$1 billion hole in transportation budget
Today (February 21st) Governor DeWine officially unveils his proposal to increase the gas tax by 18 cents per gallon to raise revenue to address our states infrastructure needs. Unlike recent budget cycles, new revenue is an open part of budget deliberations.
Ohio’s transportation budget needs to fill a $1 billion budget shortfall.
14 years of tax cuts, and a refusal to raise new revenue, have left Ohio without the resources we need to invest to maintain our roads and bridges, invest in strong schools, provide reliable public transit options, or address Ohio’s persistently high infant mortality rate.
Facts about the gas tax:
Due to inflation and other factors, the gas tax has a purchasing power 58 cents to the dollar of what it had in 2003 when it was last increased.

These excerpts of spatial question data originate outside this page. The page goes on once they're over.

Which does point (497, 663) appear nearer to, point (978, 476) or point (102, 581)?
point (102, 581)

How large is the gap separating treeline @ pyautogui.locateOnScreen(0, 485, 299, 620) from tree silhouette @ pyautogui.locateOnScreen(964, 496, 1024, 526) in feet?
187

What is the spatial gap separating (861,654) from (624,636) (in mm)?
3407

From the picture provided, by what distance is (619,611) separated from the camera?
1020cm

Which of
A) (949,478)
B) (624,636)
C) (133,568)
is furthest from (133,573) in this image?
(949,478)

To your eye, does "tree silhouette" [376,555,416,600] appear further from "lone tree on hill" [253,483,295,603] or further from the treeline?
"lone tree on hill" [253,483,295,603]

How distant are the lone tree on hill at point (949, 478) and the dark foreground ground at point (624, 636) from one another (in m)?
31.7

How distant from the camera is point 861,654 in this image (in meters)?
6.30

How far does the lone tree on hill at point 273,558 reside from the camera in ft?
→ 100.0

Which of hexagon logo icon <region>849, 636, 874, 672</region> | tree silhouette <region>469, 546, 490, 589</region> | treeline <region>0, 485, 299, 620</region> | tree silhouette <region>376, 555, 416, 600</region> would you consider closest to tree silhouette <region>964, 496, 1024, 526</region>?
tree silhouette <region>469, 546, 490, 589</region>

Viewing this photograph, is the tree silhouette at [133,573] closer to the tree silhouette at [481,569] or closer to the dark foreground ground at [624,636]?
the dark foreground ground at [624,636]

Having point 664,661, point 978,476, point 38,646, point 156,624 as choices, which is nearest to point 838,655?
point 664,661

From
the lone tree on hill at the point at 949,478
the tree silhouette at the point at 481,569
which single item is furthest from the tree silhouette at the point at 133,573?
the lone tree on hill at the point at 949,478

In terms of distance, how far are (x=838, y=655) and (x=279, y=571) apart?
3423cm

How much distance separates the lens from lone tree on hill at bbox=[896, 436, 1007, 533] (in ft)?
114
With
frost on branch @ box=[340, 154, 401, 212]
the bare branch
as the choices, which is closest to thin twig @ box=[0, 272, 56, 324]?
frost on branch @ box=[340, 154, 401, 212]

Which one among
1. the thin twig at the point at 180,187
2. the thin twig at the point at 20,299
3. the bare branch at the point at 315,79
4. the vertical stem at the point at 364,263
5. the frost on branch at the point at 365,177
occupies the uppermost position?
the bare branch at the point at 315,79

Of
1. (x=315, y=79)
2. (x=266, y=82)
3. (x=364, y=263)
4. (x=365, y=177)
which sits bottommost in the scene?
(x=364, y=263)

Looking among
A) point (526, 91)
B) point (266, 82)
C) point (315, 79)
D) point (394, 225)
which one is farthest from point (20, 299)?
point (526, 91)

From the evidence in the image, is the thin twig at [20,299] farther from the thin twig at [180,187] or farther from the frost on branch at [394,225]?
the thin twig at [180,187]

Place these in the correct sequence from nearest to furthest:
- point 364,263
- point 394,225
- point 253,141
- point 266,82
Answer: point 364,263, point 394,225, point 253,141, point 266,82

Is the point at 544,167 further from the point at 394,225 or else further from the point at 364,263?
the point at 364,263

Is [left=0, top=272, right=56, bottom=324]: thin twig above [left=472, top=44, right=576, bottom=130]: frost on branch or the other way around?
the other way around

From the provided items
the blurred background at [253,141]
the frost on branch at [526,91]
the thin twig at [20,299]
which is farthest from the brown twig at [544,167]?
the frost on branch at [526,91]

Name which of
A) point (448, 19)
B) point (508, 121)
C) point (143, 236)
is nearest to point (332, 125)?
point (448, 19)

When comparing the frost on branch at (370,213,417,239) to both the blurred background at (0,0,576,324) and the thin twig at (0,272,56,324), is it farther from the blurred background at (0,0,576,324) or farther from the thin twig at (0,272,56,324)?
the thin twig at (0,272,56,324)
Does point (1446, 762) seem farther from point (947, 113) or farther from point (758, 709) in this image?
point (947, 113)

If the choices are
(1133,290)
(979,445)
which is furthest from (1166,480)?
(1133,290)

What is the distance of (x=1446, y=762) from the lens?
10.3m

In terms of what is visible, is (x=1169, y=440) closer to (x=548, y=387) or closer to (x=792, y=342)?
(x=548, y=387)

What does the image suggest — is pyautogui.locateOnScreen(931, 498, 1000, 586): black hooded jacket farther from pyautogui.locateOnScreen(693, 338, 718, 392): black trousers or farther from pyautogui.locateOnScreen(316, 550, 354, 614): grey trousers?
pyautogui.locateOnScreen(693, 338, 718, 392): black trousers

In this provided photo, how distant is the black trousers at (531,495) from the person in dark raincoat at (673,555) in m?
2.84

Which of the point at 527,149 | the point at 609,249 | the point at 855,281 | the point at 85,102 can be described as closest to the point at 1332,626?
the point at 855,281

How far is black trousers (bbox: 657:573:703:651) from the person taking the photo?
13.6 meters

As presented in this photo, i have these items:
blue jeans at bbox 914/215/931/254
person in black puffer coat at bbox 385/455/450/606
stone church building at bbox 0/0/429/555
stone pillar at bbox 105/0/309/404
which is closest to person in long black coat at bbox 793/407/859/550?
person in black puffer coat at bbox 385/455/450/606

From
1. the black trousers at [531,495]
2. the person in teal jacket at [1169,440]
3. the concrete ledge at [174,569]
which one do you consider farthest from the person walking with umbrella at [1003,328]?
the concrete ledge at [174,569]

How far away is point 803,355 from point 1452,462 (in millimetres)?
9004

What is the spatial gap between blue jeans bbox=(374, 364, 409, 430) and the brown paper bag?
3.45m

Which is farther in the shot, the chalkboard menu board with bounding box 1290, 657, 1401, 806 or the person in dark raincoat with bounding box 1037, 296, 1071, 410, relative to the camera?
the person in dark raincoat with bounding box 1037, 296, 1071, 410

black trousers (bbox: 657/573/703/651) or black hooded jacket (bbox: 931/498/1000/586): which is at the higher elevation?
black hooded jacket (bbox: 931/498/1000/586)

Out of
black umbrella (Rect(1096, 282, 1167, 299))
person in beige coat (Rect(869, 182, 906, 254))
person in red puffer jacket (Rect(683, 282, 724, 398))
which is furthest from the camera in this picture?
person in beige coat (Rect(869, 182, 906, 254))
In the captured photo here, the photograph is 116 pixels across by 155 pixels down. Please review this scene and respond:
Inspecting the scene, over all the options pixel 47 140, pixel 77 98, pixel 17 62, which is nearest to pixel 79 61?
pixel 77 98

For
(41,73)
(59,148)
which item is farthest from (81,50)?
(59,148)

The gas tax is the primary state source of revenue for our roads and bridges.
Governor DeWine’s proposal will generate $725 million for the state and $480 million for local road projects.
An extra few dollars a month can hit low-income families hard, and the gas tax will likely hit low-income families harder than their wealthy neighbors.
Adopting additional changes to enhance public transit, adopt a sales tax credit, and expand Ohio’s Earned Income Tax Credit (EITIC) will help guarantee that everyone pays their fair share for the much needed investments in our roads and bridges that keep Ohio moving.